(SOURCE DATA)
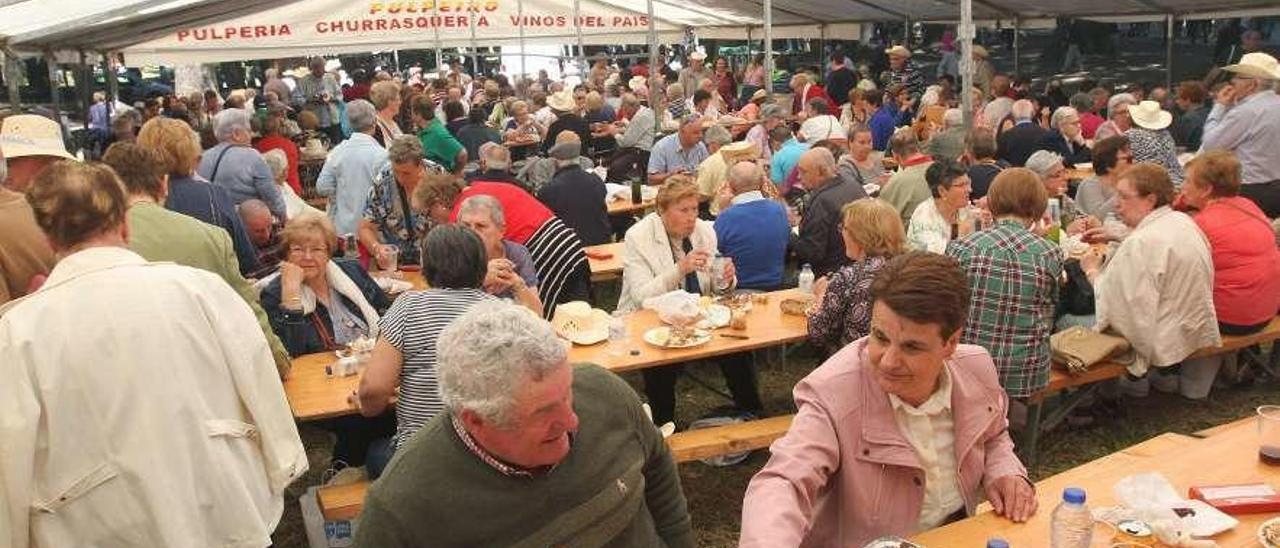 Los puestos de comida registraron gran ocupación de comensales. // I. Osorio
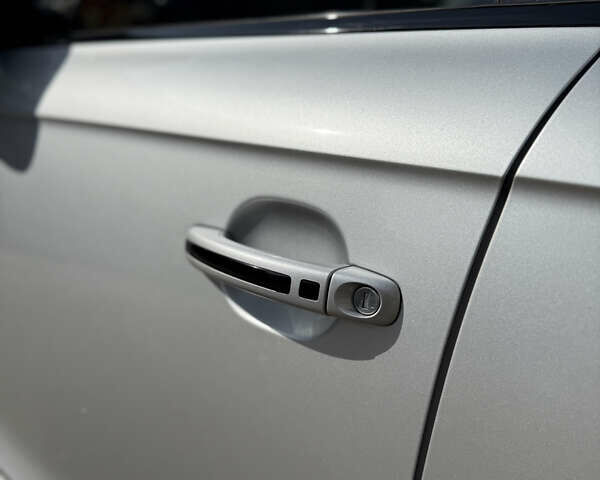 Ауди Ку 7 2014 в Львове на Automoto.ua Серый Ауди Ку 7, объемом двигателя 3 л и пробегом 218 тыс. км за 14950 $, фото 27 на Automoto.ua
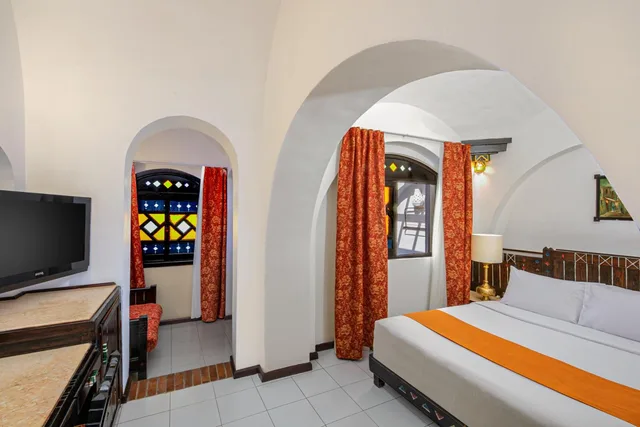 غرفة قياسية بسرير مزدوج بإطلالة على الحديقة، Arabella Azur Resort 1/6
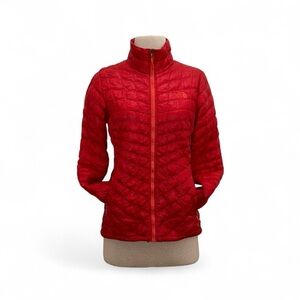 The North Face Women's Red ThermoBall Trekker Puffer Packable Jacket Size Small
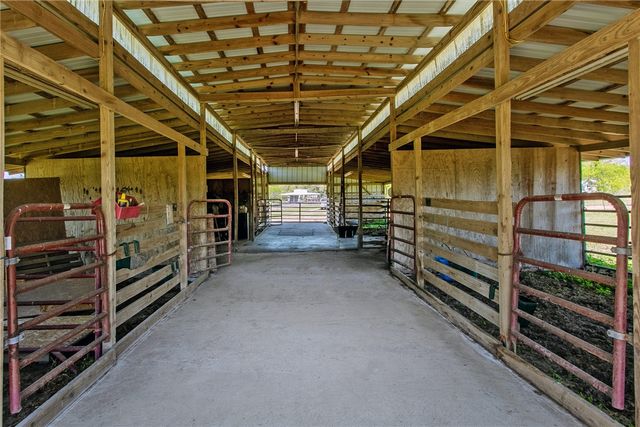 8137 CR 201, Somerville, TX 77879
(End SOURCE DATA)
From the first line to the last, set down the records word for word and drop the images.

 Los puestos de comida registraron gran ocupación de comensales. // I. Osorio
 Ауди Ку 7 2014 в Львове на Automoto.ua Серый Ауди Ку 7, объемом двигателя 3 л и пробегом 218 тыс. км за 14950 $, фото 27 на Automoto.ua
 غرفة قياسية بسرير مزدوج بإطلالة على الحديقة، Arabella Azur Resort 1/6
 The North Face Women's Red ThermoBall Trekker Puffer Packable Jacket Size Small
 8137 CR 201, Somerville, TX 77879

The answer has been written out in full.